### WHAT THIS EXERCISE ASKS:
[a] Which record labels does the article on Fionn Regan's album The Shadow of an Empire name? List every one.
[b] Answer these questions about the article on Fionn Regan's album The Shadow of an Empire:
(i) On what date was the album released?
(ii) Which single was released as a free download in October 2009?
(iii) Where did Regan record after relocating to Ireland?
[c] Write what comes next in the article on Fionn Regan's album The Shadow of an Empire, picking up after its final sentence.

### EXERCISE PASSAGE:
● ● ● ● ● ● ●

The Shadow of an Empire is the second studio album by Irish singer-songwriter Fionn Regan, released on 8 February 2010 on Heavenly Records and Universal Music Ireland. The album's aesthetic differs from Regan's previous album, The End of History, featuring more electric guitar-based rock songs. Regarding this change in musical direction, Regan stated, "This album's lyrically quite fast, with lots of word changes and phrase changes, and it asked for a different kind of coat." In October 2009 the first single, "Protection Racket" was released as a free download.

Following the album's release, Regan toured with support act, Danny and the Champions of the World, appearing as his backing band.

Background and recording
Following the critical success of his debut album, The End of History, Fionn Regan began working on a follow-up with producer Ethan Johns. Described by Regan as "quite an uncompromising record" and "a combination of two uncompromising people", the album was ultimately shelved by his label, Lost Highway.

Regarding their decision not to release the album, Regan states that "Sometimes when you discuss making a record with a record company, everyone draws a sketch of the house, and when you come back with the finished thing it's like, 'Oh, we thought the doors were going to be on the left side.' [...] [the album] is in a vault somewhere. It ended up getting clamped on the docks and the tariff was too high to get it out, and they put red tape around it. And so, I backed out of the drive and made the record that I set out to make."

Regan subsequently left Lost Highway and relocated to Ireland to start afresh, recording in an old biscuit factory.

● ● ● ● ● ● ●

(Stored data)

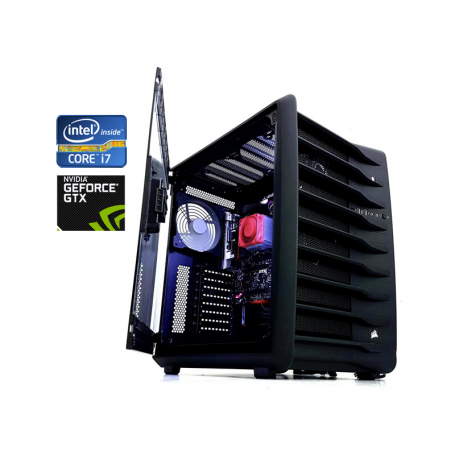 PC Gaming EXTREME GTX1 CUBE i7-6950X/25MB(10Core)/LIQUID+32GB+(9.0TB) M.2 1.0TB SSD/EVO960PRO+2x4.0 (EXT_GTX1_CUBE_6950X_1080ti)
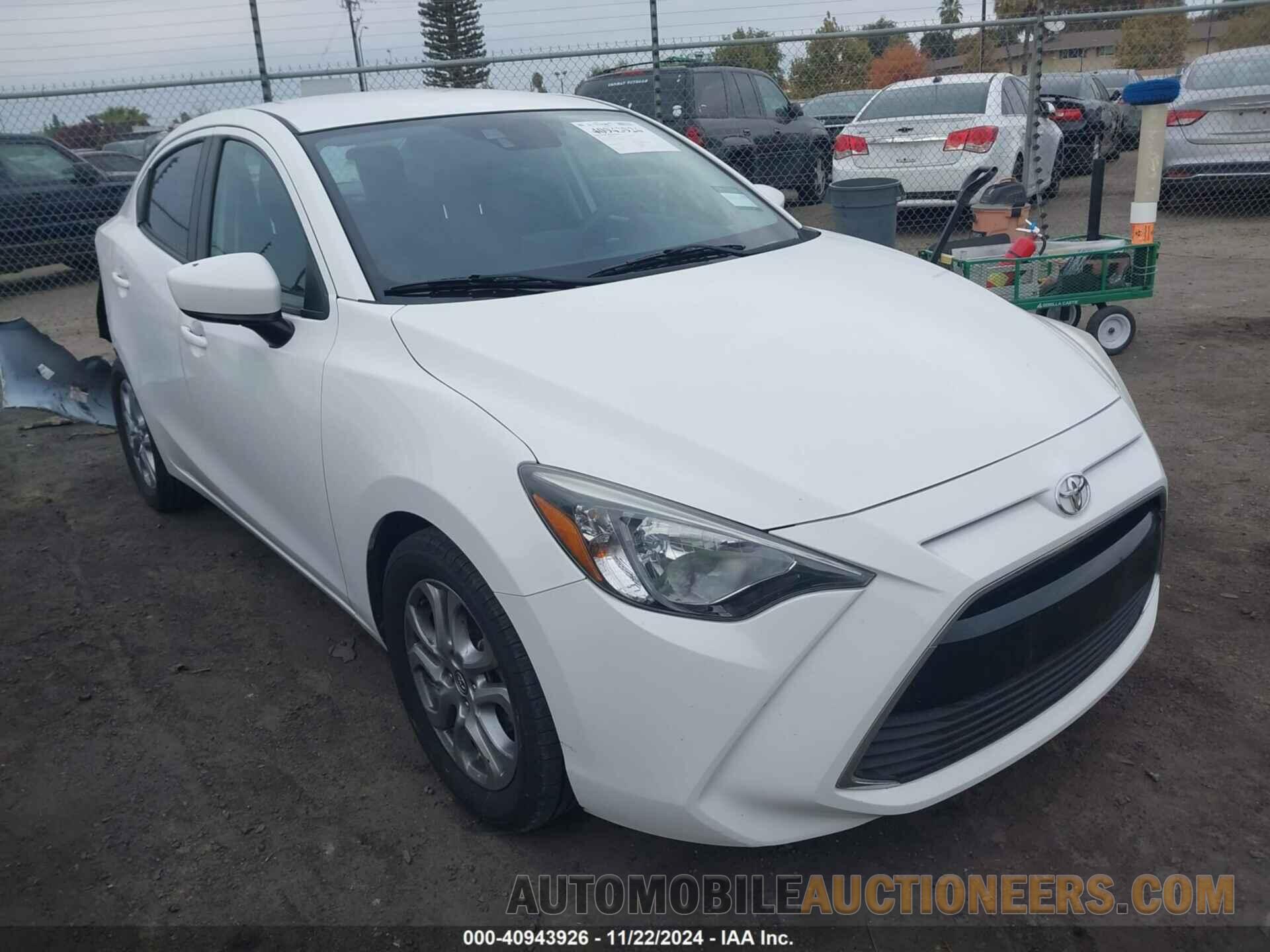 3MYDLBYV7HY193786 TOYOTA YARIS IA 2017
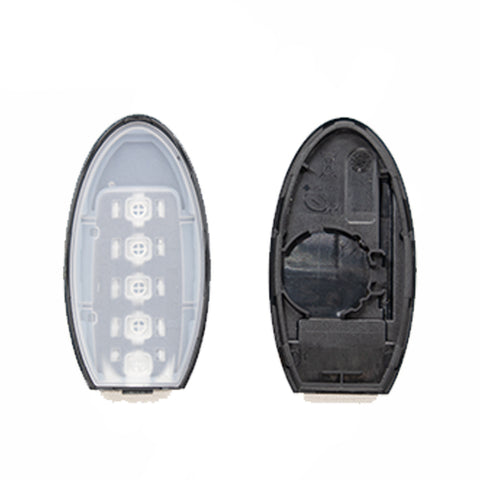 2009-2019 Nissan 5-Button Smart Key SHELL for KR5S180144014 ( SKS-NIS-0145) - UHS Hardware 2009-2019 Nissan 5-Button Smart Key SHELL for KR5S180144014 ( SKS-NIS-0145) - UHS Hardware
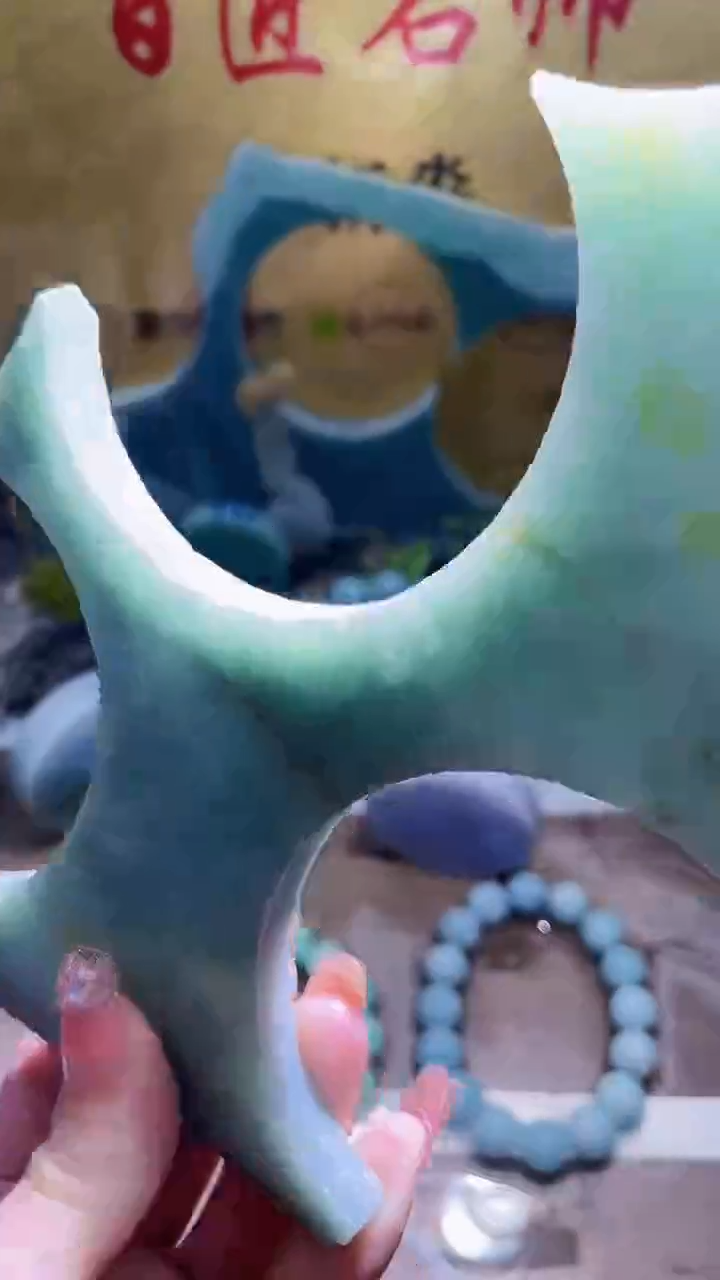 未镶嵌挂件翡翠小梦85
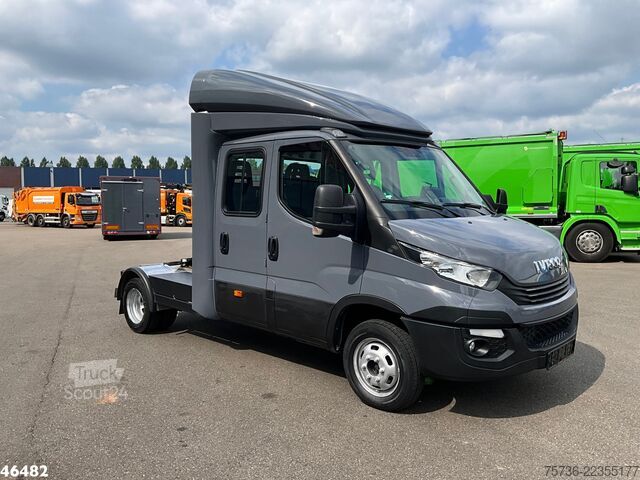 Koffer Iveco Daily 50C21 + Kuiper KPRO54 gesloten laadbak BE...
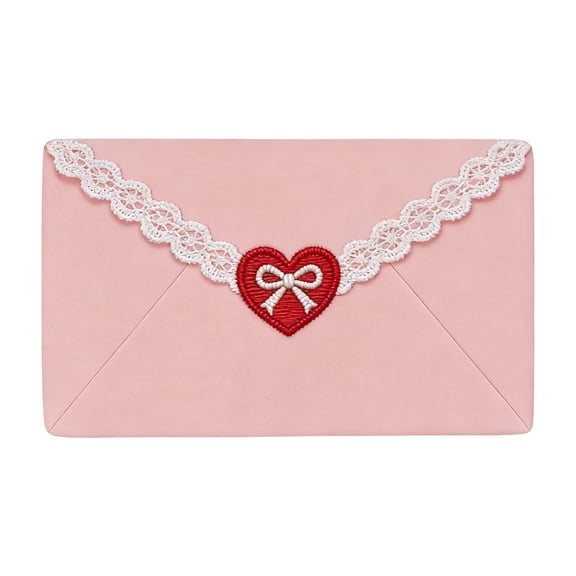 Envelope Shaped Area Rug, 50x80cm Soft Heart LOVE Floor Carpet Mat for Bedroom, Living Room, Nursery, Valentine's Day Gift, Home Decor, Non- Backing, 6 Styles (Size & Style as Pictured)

● ● ● ● ● ● ●

### REPLIES:
[a] Heavenly Records, Universal Music Ireland, Lost Highway

[b]
(i) 8 February 2010
(ii) "Protection Racket"
(iii) In an old biscuit factory

[c]
The majority of The Shadow of an Empire was written whilst Fionn Regan was touring in support of The End of History. Regan states that he wrote character-based songs on his typewriter first, before putting the words to music, and notes that:

Track listing
All tracks written and arranged by Fionn Regan.
 "Protection Racket" – 2:39
 "Catacombs" – 3:25
 "Coathook" – 2:20
 "Genocide Matinee" – 3:52
 "Violent Demeanour" – 3:32
 "Lines Written In Winter" – 3:58
 "House Detective" – 3:06
 "Little Nancy" – 3:17
 "Lord Help My Poor Soul" – 4:45
 "The Shadow of an Empire" – 4:04

Personnel
Adapted from the album liner notes.

Musicians
Fionn Regan – vocals, guitar, organ, piano, lapsteel, tambourine, bullhorn, bass guitar ("Genocide Matinee")
Brian Murphy – drums, bass guitar ("Protection Racket")
Stephen O'Brien – bass guitar
Laura Murphy – backing vocals ("Catacombs", "Violent Demeanor", "Little Nancy"), reception bell ("Protection Racket")
Drew McConnell – bass guitar ("Lord Help My Poor Soul")
Gavin Wheatley – piano ("Violent Demeanor", "House Detective")

Production
Fionn Regan – producer, additional engineering ("Genocide Matinee")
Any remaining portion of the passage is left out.